At around 5:30, Dr. Tom said I was ready to start pushing. And then I panicked, as I didn't think I knew how to do that! We'd taken Lamaze, but the instructor had gone off on so many rabbit trails about her own birth experiences that the lesson on pushing had been squeezed into the last few minutes of the last class, and I was certain I had no idea now how to do it.
Besides that, I realized at that moment that I couldn't manage one aspect of labor that I'd hoped to enjoy: I'd planned to ask for a mirror so I could see the baby being born, but the intensity of the contractions was such that I had to close my eyes - shutting out all other stimuli as much as possible - to get through it.
But, unlike what I would experience with Rachel's little sister, Abigail, a year later, I did not feel an overpowering urgency to push. Instead, Dr. Tom and the nurses had to coach me through it so I'd push at the right times. I dutifully did what they said and kept expecting to hear them proclaim that the baby had been born; after about an hour of hard work and no result, I got frustrated and scared. "I can't do this," I said. And only to myself I thought, "Oh, God, is everything okay?"

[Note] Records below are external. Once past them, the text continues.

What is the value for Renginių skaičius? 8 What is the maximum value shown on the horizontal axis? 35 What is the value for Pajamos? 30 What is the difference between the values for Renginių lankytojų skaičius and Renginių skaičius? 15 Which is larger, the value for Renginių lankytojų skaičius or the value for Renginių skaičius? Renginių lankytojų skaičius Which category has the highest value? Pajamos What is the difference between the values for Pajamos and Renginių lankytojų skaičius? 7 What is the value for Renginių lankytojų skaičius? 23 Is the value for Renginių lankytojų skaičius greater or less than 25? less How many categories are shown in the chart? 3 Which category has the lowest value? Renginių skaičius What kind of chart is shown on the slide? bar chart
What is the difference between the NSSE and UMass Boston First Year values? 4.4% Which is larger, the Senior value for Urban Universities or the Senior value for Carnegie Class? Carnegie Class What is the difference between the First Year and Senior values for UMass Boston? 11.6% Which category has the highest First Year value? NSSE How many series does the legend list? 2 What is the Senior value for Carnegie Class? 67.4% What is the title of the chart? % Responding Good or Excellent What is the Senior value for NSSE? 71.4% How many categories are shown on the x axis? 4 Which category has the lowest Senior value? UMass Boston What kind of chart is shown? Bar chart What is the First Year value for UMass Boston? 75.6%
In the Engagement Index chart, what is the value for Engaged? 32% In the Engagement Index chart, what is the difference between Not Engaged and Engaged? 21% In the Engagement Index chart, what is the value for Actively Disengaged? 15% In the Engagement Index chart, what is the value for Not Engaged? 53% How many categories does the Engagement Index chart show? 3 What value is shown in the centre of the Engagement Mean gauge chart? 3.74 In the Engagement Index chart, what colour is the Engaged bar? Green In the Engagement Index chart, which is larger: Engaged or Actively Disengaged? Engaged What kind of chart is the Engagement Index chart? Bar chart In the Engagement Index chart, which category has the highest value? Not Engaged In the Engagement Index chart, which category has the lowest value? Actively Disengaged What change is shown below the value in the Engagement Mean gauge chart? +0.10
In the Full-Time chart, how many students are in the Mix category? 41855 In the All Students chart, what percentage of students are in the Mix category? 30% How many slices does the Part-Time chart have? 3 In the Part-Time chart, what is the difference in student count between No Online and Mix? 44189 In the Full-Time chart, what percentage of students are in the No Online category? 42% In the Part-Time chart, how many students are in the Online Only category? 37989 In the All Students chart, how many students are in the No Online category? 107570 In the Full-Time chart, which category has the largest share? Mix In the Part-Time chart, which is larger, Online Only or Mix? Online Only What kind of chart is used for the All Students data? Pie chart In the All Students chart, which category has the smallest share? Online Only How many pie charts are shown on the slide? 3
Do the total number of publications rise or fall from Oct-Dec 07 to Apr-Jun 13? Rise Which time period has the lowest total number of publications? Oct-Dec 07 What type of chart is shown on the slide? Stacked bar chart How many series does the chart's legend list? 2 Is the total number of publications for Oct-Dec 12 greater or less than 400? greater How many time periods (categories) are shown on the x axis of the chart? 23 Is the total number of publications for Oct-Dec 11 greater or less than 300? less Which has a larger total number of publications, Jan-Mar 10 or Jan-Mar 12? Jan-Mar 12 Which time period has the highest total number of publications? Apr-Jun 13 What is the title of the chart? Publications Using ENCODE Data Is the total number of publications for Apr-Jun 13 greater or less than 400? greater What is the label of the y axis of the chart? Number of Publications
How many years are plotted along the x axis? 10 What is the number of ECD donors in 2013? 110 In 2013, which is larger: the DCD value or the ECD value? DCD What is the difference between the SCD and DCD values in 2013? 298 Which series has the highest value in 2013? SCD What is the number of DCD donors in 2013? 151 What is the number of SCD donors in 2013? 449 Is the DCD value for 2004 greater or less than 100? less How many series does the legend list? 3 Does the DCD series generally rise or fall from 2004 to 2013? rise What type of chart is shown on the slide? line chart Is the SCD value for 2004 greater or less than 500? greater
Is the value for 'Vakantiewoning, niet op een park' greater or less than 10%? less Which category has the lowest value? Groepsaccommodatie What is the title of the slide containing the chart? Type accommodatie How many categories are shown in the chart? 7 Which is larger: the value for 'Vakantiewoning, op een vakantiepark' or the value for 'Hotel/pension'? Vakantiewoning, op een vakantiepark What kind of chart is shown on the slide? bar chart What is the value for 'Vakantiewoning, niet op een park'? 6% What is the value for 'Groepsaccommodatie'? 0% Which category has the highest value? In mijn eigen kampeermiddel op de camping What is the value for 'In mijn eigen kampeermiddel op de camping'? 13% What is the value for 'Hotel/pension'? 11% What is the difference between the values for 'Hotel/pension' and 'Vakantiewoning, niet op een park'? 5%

Finally, though, shortly after 6:30 and just two pushes in the three-push cycle, Dr. Tom said, "Okay, stop. The head is out. Don't push more yet." Of course, that was the one moment in the entire labor when the urge to push became overwhelming, but I somehow resisted and waited, even as I was sure I'd burst into tears at the pain. Jeff later reported that, while we waited - just Rachel's head protruding from the birth canal - she lay there looking around as well as she could, blinking at what was undoubtedly an overwhelmingly bright light to her beautiful blue eyes.
A few minutes later, I pushed again, and - at 6:46 pm - out slid the baby. And as soon as he saw her, Jeff crowed, "It's Rachel!"
But then they whisked her away to the warming table instead of giving her to me, and terror filled my heart. Why are they doing that? Was that a hole in her lower spine I'd seen? Is she breathing?
Turns out, that was just Dr. Tom's method, and she was perfectly fine. And in a few more minutes I wrapped my arms around my 21-inch, eight-pound-four-ounce little girl. She blinked up at me, and I marveled at the beauty and perfection God created in this child. Eight years later, I'm still doing that.